■ 任务说明
请把下方Lua转写脚本中从“local res, code, headers, status”到“sink = ltn12.sink.table(response_body)”的内容一字不差地抄录出来。

■ 给定文本
- - -
步骤2：创建Lua脚本（/usr/local/freeswitch/scripts/transcribe.lua）

-- transcribe.lua
-- FreeSWITCH Lua脚本，在通话结束时触发转写

local log = require "log"

-- 配置转写服务URL
local transcription_service_url = "http://localhost:8000/transcribe"

function transcribe(session)
    local uuid = session:getVariable("uuid")
    local start_time = session:getVariable("start_stamp")
    local end_time = os.date("%Y-%m-%d %H:%M:%S")
    local recording_path = session:getVariable("record_path")

    if not recording_path then
        log.err("No recording path found for UUID: " .. uuid)
        return
    end

    -- 构建HTTP请求
    local json_body = string.format(
        '{"file_path": "%s", "call_uuid": "%s", "start_time": "%s", "end_time": "%s"}',
        recording_path, uuid, start_time, end_time
    )

    local http = require "socket.http"
    local ltn12 = require "ltn12"
    local response_body = {}

    local res, code, headers, status = http.request{
        url = transcription_service_url,
        method = "POST",
        headers = {
            ["Content-Type"] = "application/json",
            ["Content-Length"] = tostring(#json_body)
        },
        source = ltn12.source.string(json_body),
        sink = ltn12.sink.table(response_body)
    }

    if code == 200 then
        log.info("Transcription triggered for UUID: " .. uuid)
    else
        log.err("Failed to trigger transcription for UUID: " .. uuid .. ", code: " .. tostring(code))
    end
end

-- 在FreeSWITCH拨号计划中调用：action(lua transcribe.lua transcribe)
- - -
■ 摘录资料
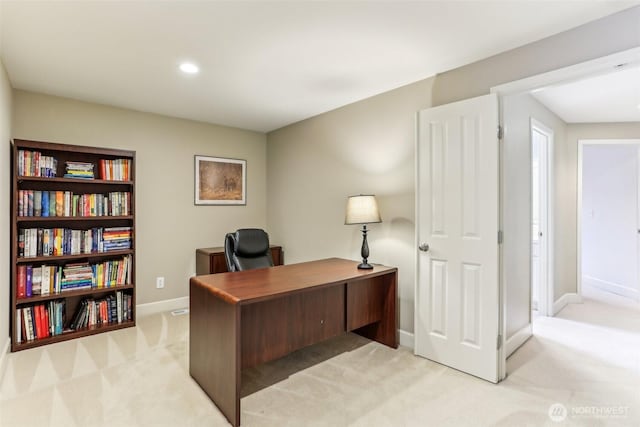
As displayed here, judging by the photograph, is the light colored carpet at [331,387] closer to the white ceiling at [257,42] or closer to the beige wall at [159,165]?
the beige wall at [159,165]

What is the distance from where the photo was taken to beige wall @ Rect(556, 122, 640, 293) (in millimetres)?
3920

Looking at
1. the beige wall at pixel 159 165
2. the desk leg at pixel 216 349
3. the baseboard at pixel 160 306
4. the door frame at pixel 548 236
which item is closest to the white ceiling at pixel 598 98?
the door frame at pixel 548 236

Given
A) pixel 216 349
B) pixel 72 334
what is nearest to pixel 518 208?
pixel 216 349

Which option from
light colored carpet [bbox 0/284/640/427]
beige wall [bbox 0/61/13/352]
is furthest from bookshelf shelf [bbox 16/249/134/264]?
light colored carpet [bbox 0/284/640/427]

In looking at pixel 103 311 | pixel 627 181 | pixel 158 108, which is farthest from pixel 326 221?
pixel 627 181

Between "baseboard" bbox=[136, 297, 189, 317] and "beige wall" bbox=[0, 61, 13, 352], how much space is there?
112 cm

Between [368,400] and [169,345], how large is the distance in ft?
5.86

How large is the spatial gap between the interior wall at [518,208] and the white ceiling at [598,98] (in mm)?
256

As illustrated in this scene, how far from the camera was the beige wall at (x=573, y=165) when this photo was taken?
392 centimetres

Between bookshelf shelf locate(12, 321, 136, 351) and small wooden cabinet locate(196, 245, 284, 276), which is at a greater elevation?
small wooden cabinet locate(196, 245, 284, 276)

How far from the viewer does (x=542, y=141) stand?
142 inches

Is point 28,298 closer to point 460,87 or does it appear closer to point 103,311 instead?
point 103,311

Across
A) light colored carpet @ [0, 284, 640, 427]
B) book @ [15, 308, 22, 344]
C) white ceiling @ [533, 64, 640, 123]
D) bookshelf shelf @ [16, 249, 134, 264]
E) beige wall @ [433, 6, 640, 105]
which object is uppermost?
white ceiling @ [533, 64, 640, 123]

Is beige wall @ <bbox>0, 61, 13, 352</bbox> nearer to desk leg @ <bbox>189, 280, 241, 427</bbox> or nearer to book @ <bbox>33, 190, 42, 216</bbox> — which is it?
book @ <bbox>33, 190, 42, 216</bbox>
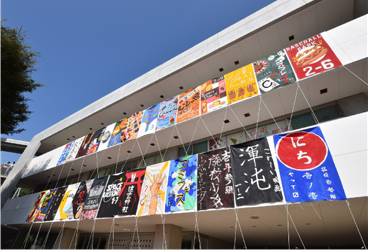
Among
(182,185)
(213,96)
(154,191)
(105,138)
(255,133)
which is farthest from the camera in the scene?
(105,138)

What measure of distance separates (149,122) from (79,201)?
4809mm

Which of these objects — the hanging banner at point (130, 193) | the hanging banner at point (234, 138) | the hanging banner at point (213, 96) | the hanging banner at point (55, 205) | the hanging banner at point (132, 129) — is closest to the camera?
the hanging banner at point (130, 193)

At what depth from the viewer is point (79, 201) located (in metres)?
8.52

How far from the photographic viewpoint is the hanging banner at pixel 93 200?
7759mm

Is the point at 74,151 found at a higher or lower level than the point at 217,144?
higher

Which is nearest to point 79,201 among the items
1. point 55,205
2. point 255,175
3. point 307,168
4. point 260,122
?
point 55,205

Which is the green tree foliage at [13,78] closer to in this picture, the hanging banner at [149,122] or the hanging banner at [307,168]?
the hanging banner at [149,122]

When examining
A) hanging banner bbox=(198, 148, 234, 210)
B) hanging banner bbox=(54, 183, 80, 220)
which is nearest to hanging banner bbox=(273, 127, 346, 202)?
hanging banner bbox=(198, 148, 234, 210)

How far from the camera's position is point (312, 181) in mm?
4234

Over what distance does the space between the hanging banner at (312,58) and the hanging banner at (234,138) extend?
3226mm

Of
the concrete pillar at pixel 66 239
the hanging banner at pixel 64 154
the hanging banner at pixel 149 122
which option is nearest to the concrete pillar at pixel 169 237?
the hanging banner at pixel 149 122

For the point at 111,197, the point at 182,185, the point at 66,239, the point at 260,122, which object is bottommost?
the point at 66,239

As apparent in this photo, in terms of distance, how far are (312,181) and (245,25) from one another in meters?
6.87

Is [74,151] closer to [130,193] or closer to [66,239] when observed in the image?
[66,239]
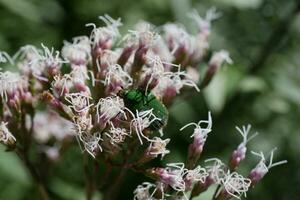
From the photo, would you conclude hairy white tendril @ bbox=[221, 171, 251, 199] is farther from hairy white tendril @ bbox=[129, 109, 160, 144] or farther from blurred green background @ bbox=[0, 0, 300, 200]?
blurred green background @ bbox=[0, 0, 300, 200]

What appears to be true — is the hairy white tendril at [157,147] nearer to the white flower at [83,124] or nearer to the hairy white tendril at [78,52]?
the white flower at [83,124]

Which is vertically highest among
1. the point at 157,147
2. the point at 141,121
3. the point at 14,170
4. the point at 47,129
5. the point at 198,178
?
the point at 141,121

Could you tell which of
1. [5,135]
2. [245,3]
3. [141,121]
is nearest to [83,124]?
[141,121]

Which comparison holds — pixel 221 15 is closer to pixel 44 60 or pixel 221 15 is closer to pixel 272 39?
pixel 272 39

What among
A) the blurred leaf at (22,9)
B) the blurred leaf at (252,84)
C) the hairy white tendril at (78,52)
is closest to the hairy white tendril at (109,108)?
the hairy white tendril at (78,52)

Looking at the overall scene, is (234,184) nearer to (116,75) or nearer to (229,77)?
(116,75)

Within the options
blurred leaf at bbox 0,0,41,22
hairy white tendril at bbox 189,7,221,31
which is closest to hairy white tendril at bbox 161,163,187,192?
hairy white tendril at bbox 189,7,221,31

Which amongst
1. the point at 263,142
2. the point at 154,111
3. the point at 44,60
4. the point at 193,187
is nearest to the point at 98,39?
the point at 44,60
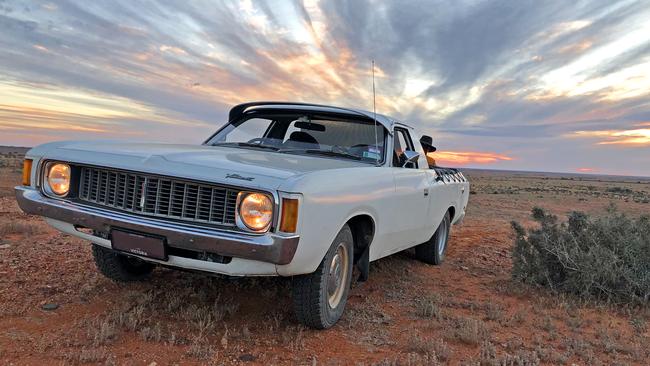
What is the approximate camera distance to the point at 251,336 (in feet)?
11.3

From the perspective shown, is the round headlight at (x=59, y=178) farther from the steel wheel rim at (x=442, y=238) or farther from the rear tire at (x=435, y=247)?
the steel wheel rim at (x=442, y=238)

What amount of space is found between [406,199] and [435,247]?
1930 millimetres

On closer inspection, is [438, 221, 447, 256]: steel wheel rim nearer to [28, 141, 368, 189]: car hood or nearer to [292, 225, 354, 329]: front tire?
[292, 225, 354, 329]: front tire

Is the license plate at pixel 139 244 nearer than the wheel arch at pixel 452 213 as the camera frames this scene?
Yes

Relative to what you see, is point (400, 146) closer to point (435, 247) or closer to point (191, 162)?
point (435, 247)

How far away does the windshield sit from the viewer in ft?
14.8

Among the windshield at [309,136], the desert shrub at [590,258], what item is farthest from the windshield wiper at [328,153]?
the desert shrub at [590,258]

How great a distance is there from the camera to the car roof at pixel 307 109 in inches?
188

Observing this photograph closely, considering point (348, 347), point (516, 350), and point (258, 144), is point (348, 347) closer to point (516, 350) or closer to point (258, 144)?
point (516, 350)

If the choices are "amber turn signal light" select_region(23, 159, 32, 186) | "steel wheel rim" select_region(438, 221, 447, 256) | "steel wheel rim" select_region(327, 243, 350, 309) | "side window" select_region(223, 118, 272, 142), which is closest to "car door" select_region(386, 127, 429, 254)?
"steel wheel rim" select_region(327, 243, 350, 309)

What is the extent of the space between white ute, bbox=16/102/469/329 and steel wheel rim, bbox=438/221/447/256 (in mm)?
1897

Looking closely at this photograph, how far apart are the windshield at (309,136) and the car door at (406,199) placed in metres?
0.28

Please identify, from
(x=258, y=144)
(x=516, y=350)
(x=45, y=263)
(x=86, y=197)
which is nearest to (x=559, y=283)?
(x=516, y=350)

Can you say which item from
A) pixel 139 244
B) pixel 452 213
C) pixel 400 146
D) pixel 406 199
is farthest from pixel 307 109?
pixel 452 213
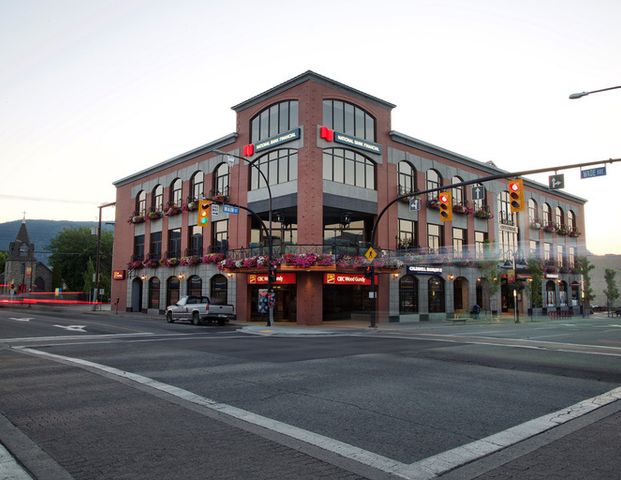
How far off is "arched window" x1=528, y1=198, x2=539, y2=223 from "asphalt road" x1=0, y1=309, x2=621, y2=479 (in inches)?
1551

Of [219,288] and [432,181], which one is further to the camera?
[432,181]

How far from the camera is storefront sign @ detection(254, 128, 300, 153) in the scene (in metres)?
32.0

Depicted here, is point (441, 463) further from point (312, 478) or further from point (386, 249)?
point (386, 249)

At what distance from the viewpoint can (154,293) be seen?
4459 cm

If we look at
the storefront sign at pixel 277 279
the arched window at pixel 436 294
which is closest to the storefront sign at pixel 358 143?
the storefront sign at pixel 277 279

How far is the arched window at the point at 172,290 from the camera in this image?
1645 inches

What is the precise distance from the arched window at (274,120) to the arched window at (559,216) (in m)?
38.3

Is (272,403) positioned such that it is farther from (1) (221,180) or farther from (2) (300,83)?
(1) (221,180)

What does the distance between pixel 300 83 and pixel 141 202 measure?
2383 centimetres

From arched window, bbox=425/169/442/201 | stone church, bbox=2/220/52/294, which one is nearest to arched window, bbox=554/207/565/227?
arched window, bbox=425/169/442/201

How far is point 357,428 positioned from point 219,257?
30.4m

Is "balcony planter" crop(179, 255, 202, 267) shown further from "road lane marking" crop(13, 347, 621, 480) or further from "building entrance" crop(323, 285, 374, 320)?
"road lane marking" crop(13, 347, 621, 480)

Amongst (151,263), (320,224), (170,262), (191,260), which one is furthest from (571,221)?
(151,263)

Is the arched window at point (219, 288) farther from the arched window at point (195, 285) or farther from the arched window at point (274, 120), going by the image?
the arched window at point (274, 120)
- - -
■ 参考解答
local res, code, headers, status = http.request{
        url = transcription_service_url,
        method = "POST",
        headers = {
            ["Content-Type"] = "application/json",
            ["Content-Length"] = tostring(#json_body)
        },
        source = ltn12.source.string(json_body),
        sink = ltn12.sink.table(response_body)